● EXERCISE
Print out every record exactly as it appears.

Stored entries:
::::::::

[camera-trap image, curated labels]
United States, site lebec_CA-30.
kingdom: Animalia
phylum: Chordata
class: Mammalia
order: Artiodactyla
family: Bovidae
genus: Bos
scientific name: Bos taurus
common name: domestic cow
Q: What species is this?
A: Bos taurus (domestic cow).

::::::::

● ANSWER TO THIS PROBLEM
[camera-trap image, curated labels]
United States, site lebec_CA-30.
kingdom: Animalia
phylum: Chordata
class: Mammalia
order: Artiodactyla
family: Bovidae
genus: Bos
scientific name: Bos taurus
common name: domestic cow
Q: What species is this?
A: Bos taurus (domestic cow).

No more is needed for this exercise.